La mise en place d’une clause d’earn out implique que le cédant et le repreneur s’entendent bien, et qu’ils puissent travailler ensemble sereinement sur toute la durée de la période d’earn out. Mais, souvent le dirigeant qui vient de vendre éprouve des difficultés à travailler sur le moyen terme avec le repreneur. Des conflits de pouvoir et d’ego surviennent fréquemment.
Cette bonne entente est pourtant essentielle. Le cédant devant rester au sein de la société durant toute la durée de l’earn out. Si cela n’est bien sûr pas obligatoire sur le plan juridique, cette présence lui permettra de maîtriser et d’influer sur le développement de l’entreprise.
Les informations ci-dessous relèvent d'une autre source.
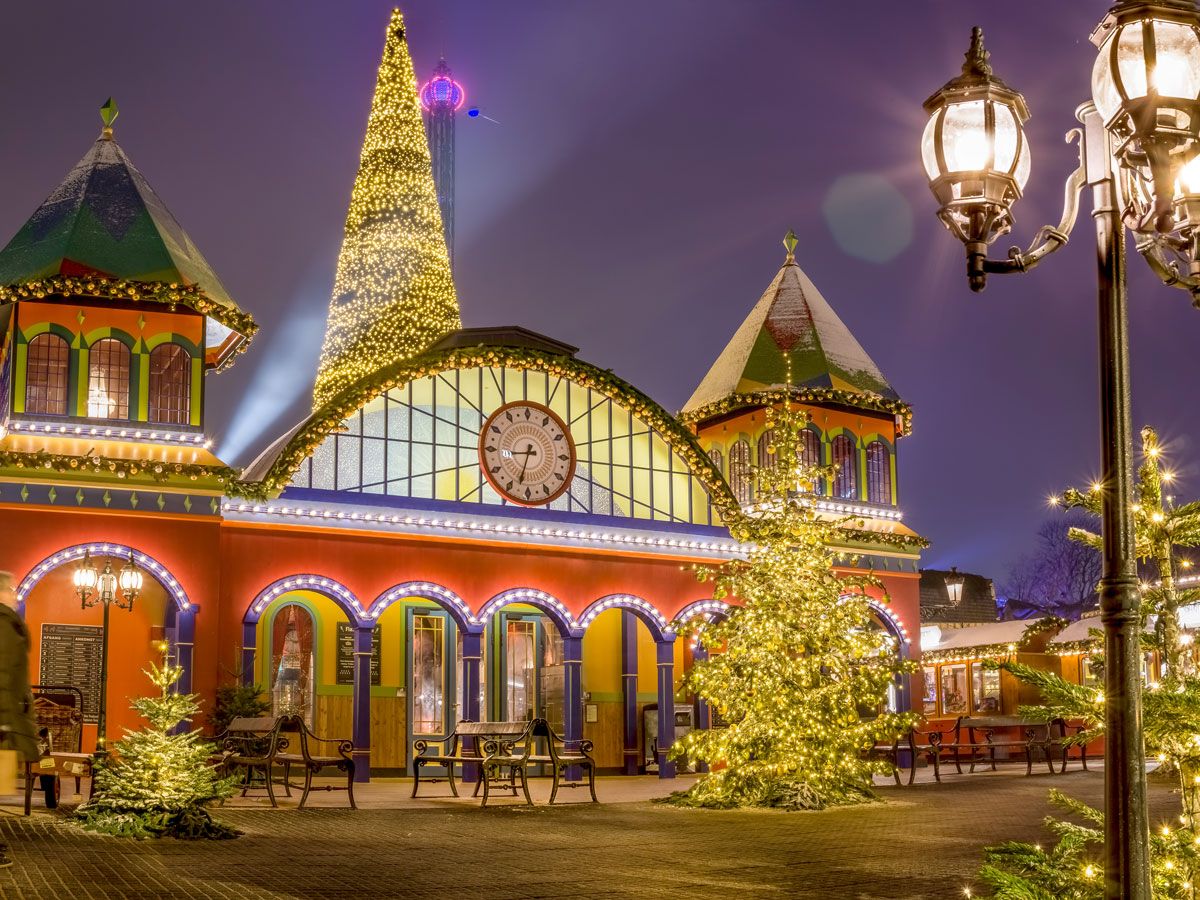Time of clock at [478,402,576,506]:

Si la clause n’a pas été rédigée avec toute la rigueur et la précision nécessaire, les angles d’attaque sont nombreux. Afin d’éviter un procès, il est souvent prévu dans le contrat le recours à un expert en cas de conflit qui déterminera le montant de l’earn out. Mais sa décision peut elle aussi être contestée. Le contentieux peut être long quand les parties refusent toute transaction.
Cette clause peut être bénéfique pour le repreneur comme pour le cédant. Mais du fait du risque de contentieux, elle doit être manier avec grande précaution.
La garantie de paiement
Il est nécessaire d’exiger une sûreté de la part du repreneur (caution bancaire, garantie à première demande, constitution d’ une réserve pour le paiement de l’earn-out etc.) qui garantira le paiement par celui-ci du complément de prix.
L’imposition du complément de prix
Le complément de prix est imposé l’année où il est effectivement versé au titre des plus-values sur cession de droits sociaux (l’éventuelle moins-value réalisée lors de la cession est imputable ici).